=== Task inputs ===
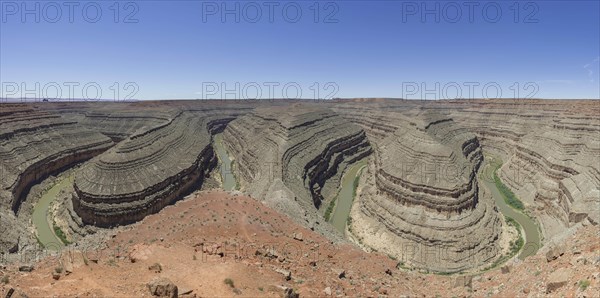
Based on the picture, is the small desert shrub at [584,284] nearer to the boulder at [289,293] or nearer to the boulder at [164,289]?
the boulder at [289,293]

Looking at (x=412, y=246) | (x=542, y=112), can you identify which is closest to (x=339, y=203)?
(x=412, y=246)

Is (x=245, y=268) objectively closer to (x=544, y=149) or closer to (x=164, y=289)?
(x=164, y=289)

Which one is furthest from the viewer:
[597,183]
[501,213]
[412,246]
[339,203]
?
[339,203]

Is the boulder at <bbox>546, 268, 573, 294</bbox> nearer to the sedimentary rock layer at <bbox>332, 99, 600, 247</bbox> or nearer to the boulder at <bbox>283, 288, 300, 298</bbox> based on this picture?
the boulder at <bbox>283, 288, 300, 298</bbox>

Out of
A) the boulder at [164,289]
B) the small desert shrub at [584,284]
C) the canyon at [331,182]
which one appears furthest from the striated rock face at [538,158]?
the boulder at [164,289]

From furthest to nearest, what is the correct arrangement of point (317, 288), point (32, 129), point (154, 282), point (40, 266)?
point (32, 129)
point (40, 266)
point (317, 288)
point (154, 282)

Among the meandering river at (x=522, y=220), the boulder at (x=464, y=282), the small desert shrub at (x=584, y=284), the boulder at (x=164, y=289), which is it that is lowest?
the meandering river at (x=522, y=220)

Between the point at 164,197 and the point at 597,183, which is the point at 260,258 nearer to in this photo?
the point at 164,197

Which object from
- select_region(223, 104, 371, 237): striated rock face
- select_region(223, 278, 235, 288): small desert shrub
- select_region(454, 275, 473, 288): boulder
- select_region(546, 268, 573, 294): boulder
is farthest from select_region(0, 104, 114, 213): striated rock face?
select_region(546, 268, 573, 294): boulder
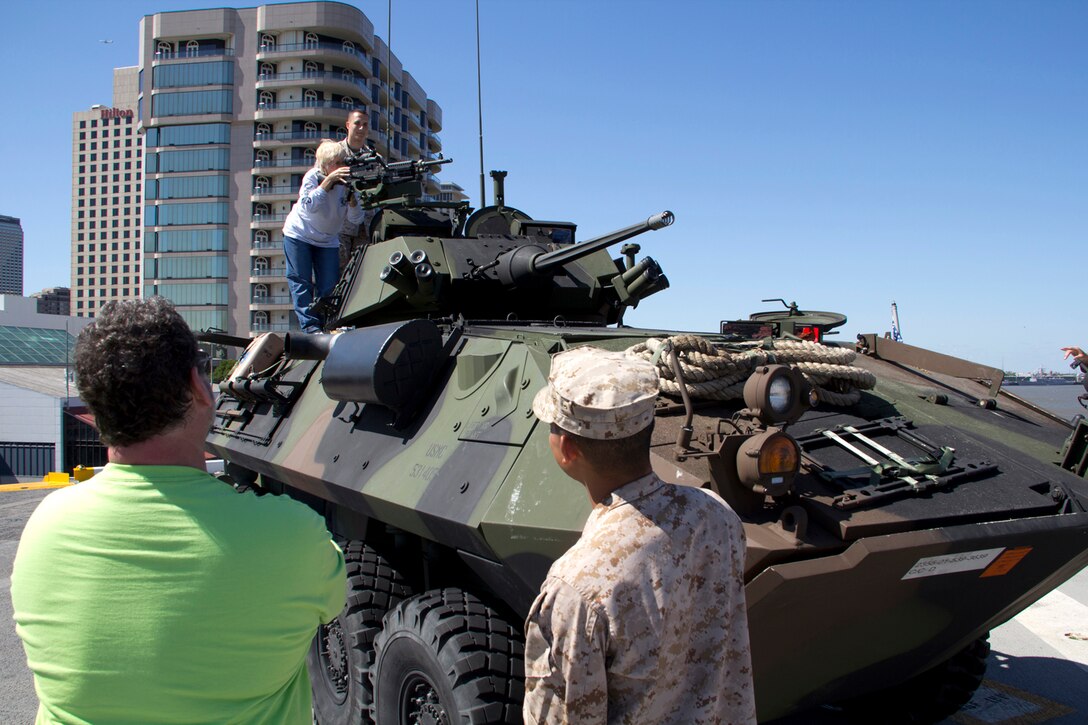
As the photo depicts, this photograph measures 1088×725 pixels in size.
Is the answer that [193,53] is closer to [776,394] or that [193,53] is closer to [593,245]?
[593,245]

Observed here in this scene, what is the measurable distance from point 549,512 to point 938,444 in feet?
5.44

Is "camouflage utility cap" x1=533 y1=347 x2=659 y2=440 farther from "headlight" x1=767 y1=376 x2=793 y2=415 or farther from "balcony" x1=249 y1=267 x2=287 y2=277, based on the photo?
"balcony" x1=249 y1=267 x2=287 y2=277

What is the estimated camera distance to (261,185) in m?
54.9

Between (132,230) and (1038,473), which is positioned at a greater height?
(132,230)

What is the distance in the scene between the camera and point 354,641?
4270 millimetres

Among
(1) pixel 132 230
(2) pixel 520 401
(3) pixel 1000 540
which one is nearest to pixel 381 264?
(2) pixel 520 401

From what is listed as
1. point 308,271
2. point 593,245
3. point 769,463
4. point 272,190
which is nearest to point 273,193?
point 272,190

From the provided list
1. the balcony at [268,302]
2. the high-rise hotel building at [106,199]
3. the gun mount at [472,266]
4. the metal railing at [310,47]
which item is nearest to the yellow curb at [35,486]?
the gun mount at [472,266]

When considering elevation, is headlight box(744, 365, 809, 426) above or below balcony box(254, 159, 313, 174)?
below

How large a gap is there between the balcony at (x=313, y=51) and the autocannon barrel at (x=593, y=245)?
52.4 metres

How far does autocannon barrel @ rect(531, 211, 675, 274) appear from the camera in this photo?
4555 mm

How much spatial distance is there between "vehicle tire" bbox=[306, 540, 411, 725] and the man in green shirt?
8.24 feet

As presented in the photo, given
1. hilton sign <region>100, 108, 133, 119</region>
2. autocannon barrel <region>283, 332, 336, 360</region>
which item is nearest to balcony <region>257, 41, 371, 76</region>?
autocannon barrel <region>283, 332, 336, 360</region>

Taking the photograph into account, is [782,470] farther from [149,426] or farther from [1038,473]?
[149,426]
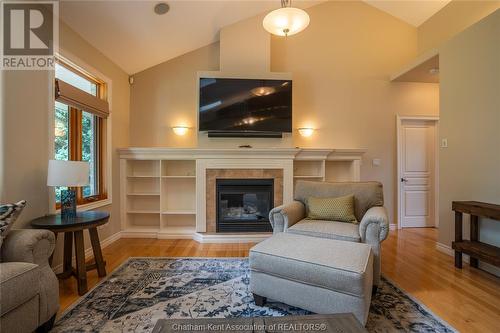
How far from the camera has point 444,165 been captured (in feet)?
10.7

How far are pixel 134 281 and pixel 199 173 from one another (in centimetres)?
170

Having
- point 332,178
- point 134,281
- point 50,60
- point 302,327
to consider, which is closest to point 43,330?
point 134,281

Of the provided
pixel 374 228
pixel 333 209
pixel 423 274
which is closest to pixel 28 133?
pixel 333 209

=== Work required ===
Rewrite all the items above with "small desert shrub" swapped for "low bush" wherever it occurs, keeping everything else unchanged and leaving out the pictures.

=== Result ===
Based on the picture, is the low bush at [584,284] nearer to the boulder at [289,293] or nearer to the boulder at [164,289]?
the boulder at [289,293]

Looking at (x=412, y=246) | (x=542, y=112), can you identify which is closest to (x=339, y=203)?
(x=412, y=246)

Is (x=245, y=268) objectively closer to (x=544, y=149) or closer to (x=164, y=289)?
(x=164, y=289)

Which one is furthest from the viewer:
[597,183]
[501,213]
[412,246]
[339,203]
?
[339,203]

Is the boulder at <bbox>546, 268, 573, 294</bbox> nearer to the sedimentary rock layer at <bbox>332, 99, 600, 247</bbox> or nearer to the boulder at <bbox>283, 288, 300, 298</bbox> based on this picture?
the boulder at <bbox>283, 288, 300, 298</bbox>

Out of
A) the boulder at [164,289]
B) the low bush at [584,284]
C) the canyon at [331,182]
which one appears furthest from the striated rock face at [538,158]?
the boulder at [164,289]

From furthest to nearest, what is the correct arrangement of point (317, 288), point (32, 129), point (154, 282), point (40, 266)?
point (32, 129)
point (40, 266)
point (317, 288)
point (154, 282)

Among the meandering river at (x=522, y=220), the boulder at (x=464, y=282), the low bush at (x=584, y=284), the boulder at (x=164, y=289), which is it that is lowest?
the meandering river at (x=522, y=220)

Between the point at 164,197 and the point at 597,183, which is the point at 260,258 nearer to in this photo?
the point at 164,197

Which object from
- select_region(223, 104, 371, 237): striated rock face
- select_region(223, 278, 235, 288): low bush
- select_region(454, 275, 473, 288): boulder
- select_region(546, 268, 573, 294): boulder
is farthest from select_region(0, 104, 114, 213): striated rock face?
select_region(546, 268, 573, 294): boulder
As the photo depicts, this photograph measures 1088×725 pixels in size.
Is the answer that [193,53] is closer to [776,394] or that [193,53] is closer to [593,245]?
[593,245]

Observed here in this scene, what is the measurable distance from point 549,512 to point 938,444 in feet?
5.44

Is "camouflage utility cap" x1=533 y1=347 x2=659 y2=440 farther from "headlight" x1=767 y1=376 x2=793 y2=415 or farther from "balcony" x1=249 y1=267 x2=287 y2=277, based on the photo?
"balcony" x1=249 y1=267 x2=287 y2=277

What is the estimated camera distance to (261,185) in m?
54.9

Between (132,230) and (1038,473), which is positioned at a greater height?
(132,230)

What is the distance in the scene between the camera and point 354,641?
4270 millimetres

Among
(1) pixel 132 230
(2) pixel 520 401
(3) pixel 1000 540
which one is nearest to pixel 381 264?
(2) pixel 520 401

From what is listed as
1. point 308,271
2. point 593,245
3. point 769,463
4. point 272,190
which is nearest to point 273,193?
point 272,190

From the provided list
1. the balcony at [268,302]
2. the high-rise hotel building at [106,199]
3. the gun mount at [472,266]
4. the metal railing at [310,47]
which item is nearest to the yellow curb at [35,486]?
the gun mount at [472,266]

When considering elevation, is headlight box(744, 365, 809, 426) above or below balcony box(254, 159, 313, 174)?
below

How large a gap is there between the balcony at (x=313, y=51) and the autocannon barrel at (x=593, y=245)?
52.4 metres

How far does autocannon barrel @ rect(531, 211, 675, 274) appear from the camera in this photo?
4555 mm

How much spatial distance is there between "vehicle tire" bbox=[306, 540, 411, 725] and the man in green shirt?
8.24 feet

As presented in the photo, given
1. hilton sign <region>100, 108, 133, 119</region>
2. autocannon barrel <region>283, 332, 336, 360</region>
which item is nearest to balcony <region>257, 41, 371, 76</region>?
autocannon barrel <region>283, 332, 336, 360</region>

Taking the photograph into account, is [782,470] farther from [149,426] or farther from [1038,473]?
[149,426]
How far from the camera has point 444,165 been captured (in feet)?
10.7

How far are pixel 134 281 and pixel 199 173 from one another (in centimetres)?
170

Having
- point 332,178
- point 134,281
- point 50,60
- point 302,327
to consider, which is closest to point 43,330?
point 134,281

Of the provided
pixel 374 228
pixel 333 209
pixel 423 274
which is closest to pixel 28 133?
pixel 333 209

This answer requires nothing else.